Estaban en el borde de la alta cordillera de montañas que se extendía a izquierda y derecha hasta desaparecer en la niebla. El terreno que tenían ante ellos descendía, y en esa dirección no había niebla por primera vez desde que cruzaran la puerta de Angkor. Dos kilómetros más adelante, de la cima de una montaña escarpada salía un haz de luz dorada que se elevaba unos ciento cincuenta metros por encima de sus cabezas hasta fundirse con el cielo oscuro que se arremolinaba. Pero pudieron ver que la «montaña» era artificial, una enorme y escarpada pirámide de piedra intrincadamente tallada y cubierta de una espesa capa de vegetación.
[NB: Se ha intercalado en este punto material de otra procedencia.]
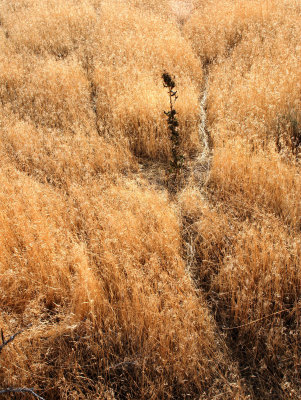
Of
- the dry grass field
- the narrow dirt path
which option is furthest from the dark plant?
the narrow dirt path

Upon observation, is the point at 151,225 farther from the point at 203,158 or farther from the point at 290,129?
the point at 290,129

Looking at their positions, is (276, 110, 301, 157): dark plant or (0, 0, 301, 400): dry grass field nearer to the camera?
(0, 0, 301, 400): dry grass field

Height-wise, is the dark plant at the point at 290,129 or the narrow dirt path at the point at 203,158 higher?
the dark plant at the point at 290,129

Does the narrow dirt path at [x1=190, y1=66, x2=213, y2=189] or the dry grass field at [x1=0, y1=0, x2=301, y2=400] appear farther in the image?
the narrow dirt path at [x1=190, y1=66, x2=213, y2=189]

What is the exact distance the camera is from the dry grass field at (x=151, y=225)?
2.03 meters

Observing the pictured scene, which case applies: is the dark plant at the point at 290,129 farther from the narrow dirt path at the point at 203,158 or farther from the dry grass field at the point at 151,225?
the narrow dirt path at the point at 203,158

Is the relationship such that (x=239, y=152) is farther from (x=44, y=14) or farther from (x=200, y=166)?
(x=44, y=14)

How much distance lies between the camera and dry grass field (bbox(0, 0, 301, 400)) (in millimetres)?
2031

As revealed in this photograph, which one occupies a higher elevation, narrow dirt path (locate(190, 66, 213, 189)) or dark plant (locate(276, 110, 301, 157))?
dark plant (locate(276, 110, 301, 157))

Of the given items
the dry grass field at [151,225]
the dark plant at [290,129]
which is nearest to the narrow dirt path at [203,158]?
the dry grass field at [151,225]

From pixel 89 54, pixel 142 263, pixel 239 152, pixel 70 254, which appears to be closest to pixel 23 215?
pixel 70 254

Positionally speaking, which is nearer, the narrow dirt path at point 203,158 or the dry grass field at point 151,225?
the dry grass field at point 151,225

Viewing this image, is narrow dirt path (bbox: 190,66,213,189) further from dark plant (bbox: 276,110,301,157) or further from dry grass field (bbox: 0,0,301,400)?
dark plant (bbox: 276,110,301,157)

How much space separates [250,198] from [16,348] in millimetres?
2517
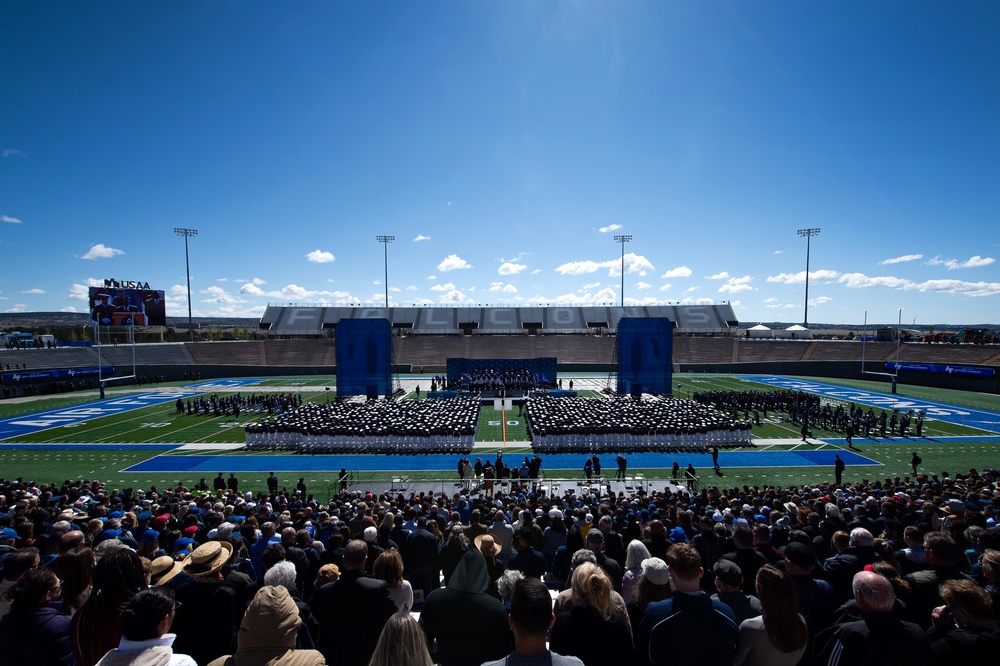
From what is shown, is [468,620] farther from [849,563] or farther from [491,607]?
[849,563]

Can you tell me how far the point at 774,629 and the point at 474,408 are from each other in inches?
1012

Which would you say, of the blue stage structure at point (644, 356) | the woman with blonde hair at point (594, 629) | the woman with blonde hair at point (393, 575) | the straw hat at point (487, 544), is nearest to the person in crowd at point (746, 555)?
the straw hat at point (487, 544)

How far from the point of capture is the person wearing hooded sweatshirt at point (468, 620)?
325 cm

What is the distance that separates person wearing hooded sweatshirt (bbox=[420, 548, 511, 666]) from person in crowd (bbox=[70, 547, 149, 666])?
1.94 meters

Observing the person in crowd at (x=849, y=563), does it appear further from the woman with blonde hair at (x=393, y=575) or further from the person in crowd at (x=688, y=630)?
the woman with blonde hair at (x=393, y=575)

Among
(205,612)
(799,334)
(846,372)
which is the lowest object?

Y al pie de la montaña se hallaban los restos de una ciudad amurallada que se caía a pedazos bajo el peso de los años y había sido invadida por la selva. Fuera de las murallas, un amplio foso se extendía hasta donde ellos se encontraban. Era difícil saber si había agua en el foso, ya que había sido invadido por la vegetación.

—¿Qué demonios es eso? —preguntó Freed.

—Angkor Kol Ker—respondió Dane.

—El mayor descubrimiento… —empezó a decir Beasley, pero Freed lo interrumpió.

—No, me refiero a ese rayo dorado, estúpidos.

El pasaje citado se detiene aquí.